• [ТЕКСТ ДЛЯ ЧТЕНИЯ]

++++++++

Спасибо, конечно, но я по-прежнему не могу скачать. Может я что-то не так делаю? Может там регистрация нужна? Жму "бесплатно", а скачивание не начинается.

----------


## SJ24

А так?

http://rapidgator.net/76332/УРИБ.rar.html

----------


## trast-alqns

А так работает

----------


## Pomoykin

*SJ24*, у меня и первая сцыла работала (линукс рулит?)... СПАСИБО!!!

----------


## martena

Я так и не понял, что с паролем...

----------


## VladMatrix

А не проще ли скачать универсальный инсталлер и не забыть поставить галочку "Управление распределёнными базами данных"?

----------


## Olegato

VladMatrixможно перезалить этот инсталер? а то по вашей ссылке его уже нету

----------


## VladMatrix

> VladMatrixможно перезалить этот инсталер? а то по вашей ссылке его уже нету


Возьми здесь :)

----------


## Olegato

а как на счет кода?

----------


## VladMatrix

> а как на счет кода?


Какого кода?

----------


## Snow_Leo

> Какого кода?


Архив пароль требует.

----------


## monman

Случайно попал в эту ветку и был просто поражён такой фигнёй, научились у нас деньги зарабатывать!!! Позор тебе semiragi!!! Просто интересно что же там такое "За что то стоящее .....". Ну просто умора. Чао. Надеюсь что с semiragi в инете ни где не пересекусь!!!!!!!!!!!

----------


## PavelZay

Можно еще раз перезалить? А-то все предыдущие ссылки не работают. Спасибо.

----------


## DmRud

Добрый день. Да можно еще раз выложить ?

----------


## svinobaklan

Если УРИБ не нужен, а, база распределенная и не открывается, мона вычистить базу, снести 1SDBSET.DBF, 1SDWNLDS.DBF, 1SUPDTS.DBF , почистить поля DBSIGN и обнулить число DBSETUUID в 1SSYSTEM

----------

++++++++

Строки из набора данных

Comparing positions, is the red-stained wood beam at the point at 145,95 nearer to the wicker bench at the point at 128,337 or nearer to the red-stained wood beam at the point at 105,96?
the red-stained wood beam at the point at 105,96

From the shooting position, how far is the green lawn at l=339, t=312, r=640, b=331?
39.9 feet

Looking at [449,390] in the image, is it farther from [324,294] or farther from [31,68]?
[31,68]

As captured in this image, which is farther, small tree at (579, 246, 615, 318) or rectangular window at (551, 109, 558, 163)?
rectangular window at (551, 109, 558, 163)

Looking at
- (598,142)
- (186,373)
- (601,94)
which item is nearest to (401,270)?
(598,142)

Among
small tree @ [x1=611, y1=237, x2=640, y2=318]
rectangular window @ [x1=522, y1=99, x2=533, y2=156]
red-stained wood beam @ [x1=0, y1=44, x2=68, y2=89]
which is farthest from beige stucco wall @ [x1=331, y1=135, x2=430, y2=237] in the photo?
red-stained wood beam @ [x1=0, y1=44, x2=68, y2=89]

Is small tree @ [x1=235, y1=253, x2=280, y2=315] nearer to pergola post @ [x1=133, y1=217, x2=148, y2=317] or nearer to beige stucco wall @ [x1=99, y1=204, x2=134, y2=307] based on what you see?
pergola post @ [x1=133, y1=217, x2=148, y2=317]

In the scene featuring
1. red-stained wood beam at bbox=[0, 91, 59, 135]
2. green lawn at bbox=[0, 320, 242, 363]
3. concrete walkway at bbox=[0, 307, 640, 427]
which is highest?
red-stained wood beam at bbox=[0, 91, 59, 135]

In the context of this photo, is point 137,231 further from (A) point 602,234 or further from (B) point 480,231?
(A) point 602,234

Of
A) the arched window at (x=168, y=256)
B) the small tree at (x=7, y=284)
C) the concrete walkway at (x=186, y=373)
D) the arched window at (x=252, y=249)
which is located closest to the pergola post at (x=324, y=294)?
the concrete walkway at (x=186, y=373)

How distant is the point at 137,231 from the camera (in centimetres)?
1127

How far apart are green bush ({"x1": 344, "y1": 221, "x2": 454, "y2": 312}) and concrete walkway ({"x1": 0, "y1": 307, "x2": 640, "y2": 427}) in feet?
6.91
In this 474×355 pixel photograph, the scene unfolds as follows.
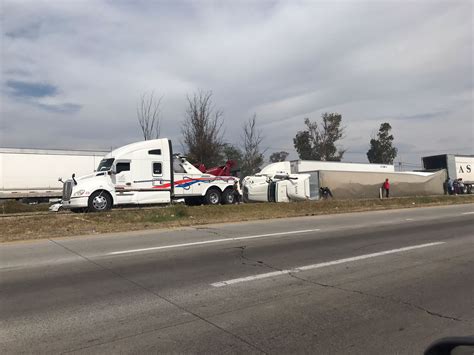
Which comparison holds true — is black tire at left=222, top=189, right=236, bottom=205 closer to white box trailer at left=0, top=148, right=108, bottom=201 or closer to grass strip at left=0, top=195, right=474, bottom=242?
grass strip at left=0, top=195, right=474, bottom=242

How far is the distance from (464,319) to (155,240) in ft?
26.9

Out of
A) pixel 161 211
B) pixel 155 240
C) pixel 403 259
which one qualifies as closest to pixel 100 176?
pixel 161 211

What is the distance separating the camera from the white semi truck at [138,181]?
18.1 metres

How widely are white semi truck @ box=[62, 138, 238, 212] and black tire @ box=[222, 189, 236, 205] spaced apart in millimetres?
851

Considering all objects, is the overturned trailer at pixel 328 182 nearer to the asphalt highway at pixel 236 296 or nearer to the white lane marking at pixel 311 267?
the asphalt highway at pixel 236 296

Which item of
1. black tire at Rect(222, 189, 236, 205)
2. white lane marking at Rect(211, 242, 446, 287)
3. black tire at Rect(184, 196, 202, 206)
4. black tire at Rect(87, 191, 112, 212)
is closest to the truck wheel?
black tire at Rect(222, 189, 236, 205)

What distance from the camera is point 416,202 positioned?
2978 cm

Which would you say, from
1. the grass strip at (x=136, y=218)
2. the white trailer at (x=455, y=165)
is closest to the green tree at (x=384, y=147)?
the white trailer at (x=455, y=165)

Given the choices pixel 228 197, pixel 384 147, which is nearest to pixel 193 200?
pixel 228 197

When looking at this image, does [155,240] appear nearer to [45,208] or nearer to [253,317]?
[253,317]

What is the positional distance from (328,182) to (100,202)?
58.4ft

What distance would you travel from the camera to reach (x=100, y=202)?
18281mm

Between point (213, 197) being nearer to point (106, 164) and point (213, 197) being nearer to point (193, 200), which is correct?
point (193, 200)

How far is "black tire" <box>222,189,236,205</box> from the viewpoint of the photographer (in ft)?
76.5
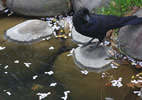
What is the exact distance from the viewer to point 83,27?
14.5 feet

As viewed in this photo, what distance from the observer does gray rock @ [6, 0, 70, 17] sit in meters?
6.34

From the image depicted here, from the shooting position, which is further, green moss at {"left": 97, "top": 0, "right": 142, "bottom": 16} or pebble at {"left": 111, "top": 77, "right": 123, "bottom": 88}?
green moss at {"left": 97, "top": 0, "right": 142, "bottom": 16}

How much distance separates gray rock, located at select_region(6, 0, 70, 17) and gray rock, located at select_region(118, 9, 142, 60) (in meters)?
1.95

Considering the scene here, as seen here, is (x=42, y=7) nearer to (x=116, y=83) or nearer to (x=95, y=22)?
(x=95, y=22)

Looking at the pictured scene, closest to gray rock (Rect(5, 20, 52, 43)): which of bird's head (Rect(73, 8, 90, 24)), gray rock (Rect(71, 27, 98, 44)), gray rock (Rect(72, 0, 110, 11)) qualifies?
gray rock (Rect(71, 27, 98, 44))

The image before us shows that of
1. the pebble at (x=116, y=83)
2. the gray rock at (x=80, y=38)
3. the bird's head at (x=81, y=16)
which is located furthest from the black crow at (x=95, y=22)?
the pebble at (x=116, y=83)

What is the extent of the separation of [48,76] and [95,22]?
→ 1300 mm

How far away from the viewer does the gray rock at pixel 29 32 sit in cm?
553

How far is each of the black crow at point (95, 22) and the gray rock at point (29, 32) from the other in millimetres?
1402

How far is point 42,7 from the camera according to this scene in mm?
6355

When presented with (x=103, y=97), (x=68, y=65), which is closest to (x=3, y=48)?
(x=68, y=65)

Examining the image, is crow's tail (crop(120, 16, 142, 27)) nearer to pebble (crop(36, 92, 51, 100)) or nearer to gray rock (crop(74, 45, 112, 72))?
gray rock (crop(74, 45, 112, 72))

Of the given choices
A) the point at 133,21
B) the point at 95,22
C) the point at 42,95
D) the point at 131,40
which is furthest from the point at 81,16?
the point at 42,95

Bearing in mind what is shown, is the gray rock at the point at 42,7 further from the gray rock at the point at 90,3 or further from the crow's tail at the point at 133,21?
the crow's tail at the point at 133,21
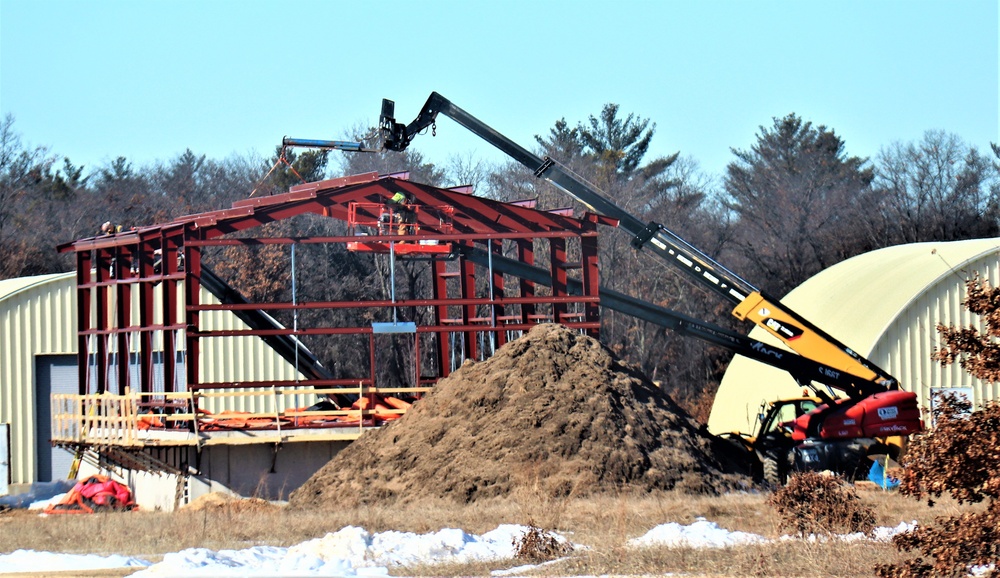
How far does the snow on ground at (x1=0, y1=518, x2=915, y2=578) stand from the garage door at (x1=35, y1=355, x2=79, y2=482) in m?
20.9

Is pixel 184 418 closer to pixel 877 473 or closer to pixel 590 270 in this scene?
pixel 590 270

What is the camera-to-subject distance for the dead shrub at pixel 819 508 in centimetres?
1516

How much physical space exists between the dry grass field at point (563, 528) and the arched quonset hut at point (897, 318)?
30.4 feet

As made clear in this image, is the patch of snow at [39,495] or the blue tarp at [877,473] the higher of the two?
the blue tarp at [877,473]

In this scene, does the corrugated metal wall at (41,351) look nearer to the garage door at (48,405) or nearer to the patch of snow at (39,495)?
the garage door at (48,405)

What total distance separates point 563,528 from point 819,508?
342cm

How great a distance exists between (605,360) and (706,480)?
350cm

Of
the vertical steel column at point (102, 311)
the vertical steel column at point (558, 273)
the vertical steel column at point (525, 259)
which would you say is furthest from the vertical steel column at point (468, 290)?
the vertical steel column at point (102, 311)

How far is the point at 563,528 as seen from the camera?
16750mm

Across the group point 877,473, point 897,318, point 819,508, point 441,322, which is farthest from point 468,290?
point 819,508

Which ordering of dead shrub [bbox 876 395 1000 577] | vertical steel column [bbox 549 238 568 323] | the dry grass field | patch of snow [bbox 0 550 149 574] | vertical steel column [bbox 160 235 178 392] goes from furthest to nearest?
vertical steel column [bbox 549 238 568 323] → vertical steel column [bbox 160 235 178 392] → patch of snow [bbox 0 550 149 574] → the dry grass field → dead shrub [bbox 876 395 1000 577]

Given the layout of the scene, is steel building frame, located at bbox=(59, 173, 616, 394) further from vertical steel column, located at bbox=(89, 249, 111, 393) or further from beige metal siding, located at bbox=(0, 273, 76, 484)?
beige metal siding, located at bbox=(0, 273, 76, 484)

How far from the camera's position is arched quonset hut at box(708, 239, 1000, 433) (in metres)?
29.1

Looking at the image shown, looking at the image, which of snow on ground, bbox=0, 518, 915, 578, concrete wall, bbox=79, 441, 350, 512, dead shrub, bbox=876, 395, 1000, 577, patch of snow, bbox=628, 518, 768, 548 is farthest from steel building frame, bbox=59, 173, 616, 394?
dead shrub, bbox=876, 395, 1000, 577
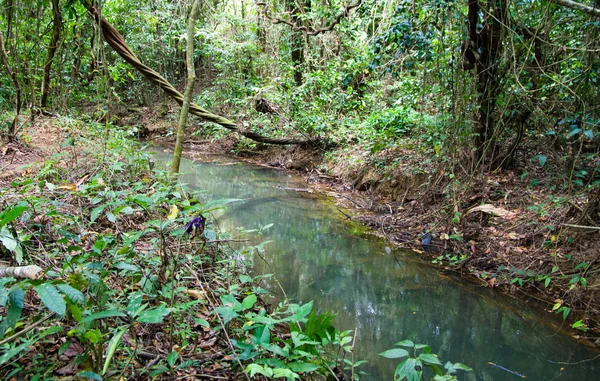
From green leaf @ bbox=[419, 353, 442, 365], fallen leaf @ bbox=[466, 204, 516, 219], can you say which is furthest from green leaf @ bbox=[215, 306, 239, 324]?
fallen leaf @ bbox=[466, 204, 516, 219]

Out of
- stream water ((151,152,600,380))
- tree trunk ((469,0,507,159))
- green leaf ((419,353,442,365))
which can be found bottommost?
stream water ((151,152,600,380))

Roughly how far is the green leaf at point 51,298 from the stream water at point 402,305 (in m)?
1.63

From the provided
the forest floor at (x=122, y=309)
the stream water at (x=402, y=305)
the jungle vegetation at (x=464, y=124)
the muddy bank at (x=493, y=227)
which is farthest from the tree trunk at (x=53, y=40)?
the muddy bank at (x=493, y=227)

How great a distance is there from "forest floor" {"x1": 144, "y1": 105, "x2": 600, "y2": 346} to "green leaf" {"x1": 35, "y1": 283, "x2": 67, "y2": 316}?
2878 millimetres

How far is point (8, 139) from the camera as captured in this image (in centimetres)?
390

++++++++

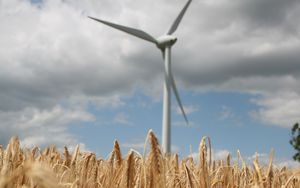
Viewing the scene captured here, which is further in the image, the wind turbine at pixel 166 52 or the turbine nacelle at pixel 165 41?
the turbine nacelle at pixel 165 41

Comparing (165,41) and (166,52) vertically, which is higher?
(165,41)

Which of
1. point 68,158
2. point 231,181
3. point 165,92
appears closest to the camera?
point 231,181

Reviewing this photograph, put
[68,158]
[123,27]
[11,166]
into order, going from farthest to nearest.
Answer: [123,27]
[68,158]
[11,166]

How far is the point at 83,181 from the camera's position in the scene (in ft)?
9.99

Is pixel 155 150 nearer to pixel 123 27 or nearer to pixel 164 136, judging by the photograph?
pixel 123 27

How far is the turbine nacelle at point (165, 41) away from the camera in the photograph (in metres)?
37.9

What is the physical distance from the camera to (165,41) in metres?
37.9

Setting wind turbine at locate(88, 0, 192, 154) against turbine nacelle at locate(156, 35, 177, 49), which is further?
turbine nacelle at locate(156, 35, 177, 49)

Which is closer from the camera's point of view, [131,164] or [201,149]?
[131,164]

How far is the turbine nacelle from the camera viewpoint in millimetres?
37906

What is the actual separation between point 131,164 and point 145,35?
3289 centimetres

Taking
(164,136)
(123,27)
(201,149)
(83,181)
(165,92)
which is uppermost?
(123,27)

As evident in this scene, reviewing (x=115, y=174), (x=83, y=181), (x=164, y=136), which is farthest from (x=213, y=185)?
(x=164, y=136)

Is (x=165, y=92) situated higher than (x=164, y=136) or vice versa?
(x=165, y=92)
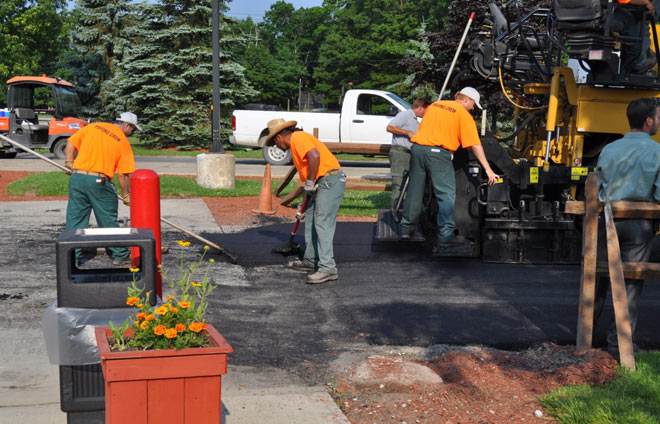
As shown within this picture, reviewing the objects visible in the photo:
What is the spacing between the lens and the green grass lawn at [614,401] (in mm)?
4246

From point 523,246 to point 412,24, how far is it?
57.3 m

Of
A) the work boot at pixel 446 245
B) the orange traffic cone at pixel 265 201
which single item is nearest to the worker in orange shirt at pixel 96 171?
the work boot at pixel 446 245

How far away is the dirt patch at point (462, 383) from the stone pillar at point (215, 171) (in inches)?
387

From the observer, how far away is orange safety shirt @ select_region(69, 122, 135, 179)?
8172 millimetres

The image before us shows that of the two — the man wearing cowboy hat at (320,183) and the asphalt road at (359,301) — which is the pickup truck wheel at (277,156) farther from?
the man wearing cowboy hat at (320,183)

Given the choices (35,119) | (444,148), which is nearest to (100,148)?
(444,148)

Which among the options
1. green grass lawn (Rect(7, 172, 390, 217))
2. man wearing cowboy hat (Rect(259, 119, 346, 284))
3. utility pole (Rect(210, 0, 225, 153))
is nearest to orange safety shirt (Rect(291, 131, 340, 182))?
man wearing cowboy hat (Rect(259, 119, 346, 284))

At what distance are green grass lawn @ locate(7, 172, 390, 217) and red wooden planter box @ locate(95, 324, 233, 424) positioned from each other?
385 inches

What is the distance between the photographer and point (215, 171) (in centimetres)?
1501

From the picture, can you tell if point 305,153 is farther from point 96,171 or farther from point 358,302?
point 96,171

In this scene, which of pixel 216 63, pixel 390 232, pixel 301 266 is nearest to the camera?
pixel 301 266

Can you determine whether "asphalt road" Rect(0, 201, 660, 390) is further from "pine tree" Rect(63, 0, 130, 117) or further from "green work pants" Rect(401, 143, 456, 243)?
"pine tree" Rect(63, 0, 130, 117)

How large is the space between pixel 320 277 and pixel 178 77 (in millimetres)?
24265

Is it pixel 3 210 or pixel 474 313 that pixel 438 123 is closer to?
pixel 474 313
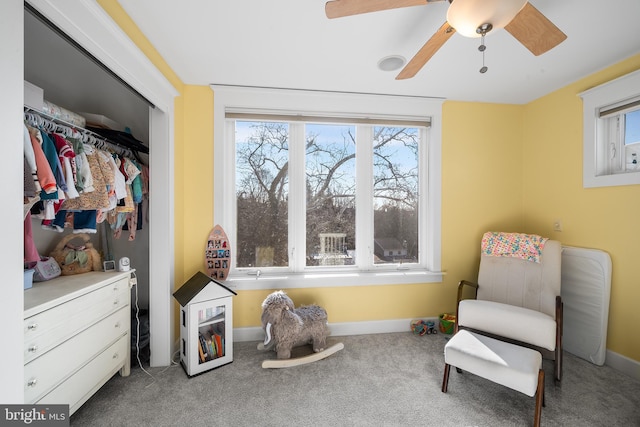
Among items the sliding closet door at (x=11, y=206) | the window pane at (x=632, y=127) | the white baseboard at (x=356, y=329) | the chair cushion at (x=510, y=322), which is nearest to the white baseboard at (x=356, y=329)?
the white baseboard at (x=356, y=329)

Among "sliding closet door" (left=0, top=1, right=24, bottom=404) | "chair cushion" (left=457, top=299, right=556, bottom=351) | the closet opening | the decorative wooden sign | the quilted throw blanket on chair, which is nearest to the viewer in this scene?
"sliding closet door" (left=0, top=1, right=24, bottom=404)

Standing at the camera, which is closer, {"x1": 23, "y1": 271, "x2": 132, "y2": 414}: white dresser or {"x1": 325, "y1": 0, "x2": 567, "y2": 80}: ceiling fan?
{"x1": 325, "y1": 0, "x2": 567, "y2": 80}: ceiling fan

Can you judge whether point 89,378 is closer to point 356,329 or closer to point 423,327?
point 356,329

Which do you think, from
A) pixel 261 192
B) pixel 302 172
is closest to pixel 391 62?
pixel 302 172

++++++++

• [ЗАДАНИЯ]
#1 Перечислите все файлы с расширением .DBF, упомянутые в ветке форума.
#2 Выведите из листинга без изменений всё, начиная со строки, содержащей «How much physical», и вниз до строки, содержащей «vertical steel column [bbox 549 238 568 323] →», включая обе эти строки.
Ветка форума и листинг не связаны друг с другом по содержанию.

• [ОТВЕТЫ К УПРАЖНЕНИЮ]
#1 1SDBSET.DBF, 1SDWNLDS.DBF, 1SUPDTS.DBF

#2
How much physical space exists between the dry grass field at point (563, 528) and the arched quonset hut at point (897, 318)?
30.4 feet

As made clear in this image, is the patch of snow at [39,495] or the blue tarp at [877,473] the higher of the two?
the blue tarp at [877,473]

In this scene, does the corrugated metal wall at (41,351) look nearer to the garage door at (48,405) or nearer to the patch of snow at (39,495)?
the garage door at (48,405)

What total distance separates point 563,528 from point 819,508?
342cm

How great a distance exists between (605,360) and (706,480)?
350cm

Of
the vertical steel column at point (102, 311)
the vertical steel column at point (558, 273)
the vertical steel column at point (525, 259)
which would you say is furthest from the vertical steel column at point (468, 290)?
the vertical steel column at point (102, 311)

How far is the point at 563,528 as seen from the camera?
16750mm

Across the group point 877,473, point 897,318, point 819,508, point 441,322, which is farthest from point 468,290?
point 819,508

Which ordering of dead shrub [bbox 876 395 1000 577] | vertical steel column [bbox 549 238 568 323] | the dry grass field | patch of snow [bbox 0 550 149 574] | vertical steel column [bbox 160 235 178 392] goes from furthest to nearest?
vertical steel column [bbox 549 238 568 323] → vertical steel column [bbox 160 235 178 392] → patch of snow [bbox 0 550 149 574] → the dry grass field → dead shrub [bbox 876 395 1000 577]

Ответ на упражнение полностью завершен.